The remaining question is: In what capacity was the credit obtained by the defendants, as partners or tenants in common? The broadest definition of partnership should be invoked to cover the relation of the defendants to the plaintiff in this case. At least technicality of definition should not be allowed to defeat the plaintiff’s suit. It should be observed that a partnership is not what the associated parties say it is; nor what they think it is; nor does it depend upon any particular agreement; but is an inference of law from existing facts. Dwinel v. Stone, 30 Maine, 384, and many subsequent cases. Therefore what the defendants intended or thought does not necessarily control. The question is whether the plaintiff when it discovered the true state of affairs was authorized to regard the relation of the defendants to the credit it had given as that of a partnership in this particular case. The case at bar falls fairly with*352in the facts found in Bearce v. Washburn, et al., 43 Maine, 564, which the report shows to be as follows: "It appears that this action was brought against the defendants as copartners in a lumbering operation, and that the goods sued for were used in that operation for the benefit of both defendants, who shared equally the profits, one having furnished the funds and the other performed the necessary labor.” The court say: ‘ ‘The facts reported in this case, so far as the lumbering operation, in which they were engaged, is concerned, bring the defendants clearly within the definition of co-partners, both between themselves and in their relations with others.
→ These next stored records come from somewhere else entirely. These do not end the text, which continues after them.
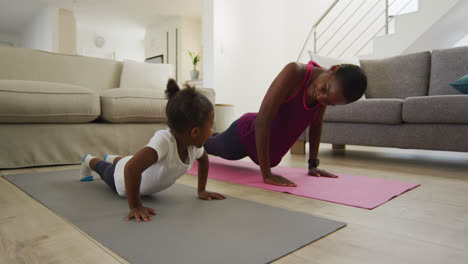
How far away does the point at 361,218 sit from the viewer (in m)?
0.99

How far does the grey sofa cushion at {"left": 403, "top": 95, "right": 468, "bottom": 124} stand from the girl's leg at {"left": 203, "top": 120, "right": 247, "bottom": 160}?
1228 mm

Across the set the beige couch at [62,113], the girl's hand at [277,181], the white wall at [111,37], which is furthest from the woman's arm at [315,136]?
the white wall at [111,37]

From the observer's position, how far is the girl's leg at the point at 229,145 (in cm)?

The evidence also shows that the goods sued for went to the use of the partnership, and were purchased with the knowledge and assent of both of the defendants. The papers referred to in the report have not come into the hands of the court.” There was a community of interest among the defendants. They had the benefit of the credit. They, not the corporation, had the benefit of the profits,- if any. They sold them to themselves, by the vote of purchase. ■ The .inference of law is in this particular transaction that they were partners in obtaining the credit which they received from the plaintiff. At the close of the testimony the presiding Justice ordered a verdict for the plaintiff, to which exceptions were taken.

Exceptions overruled.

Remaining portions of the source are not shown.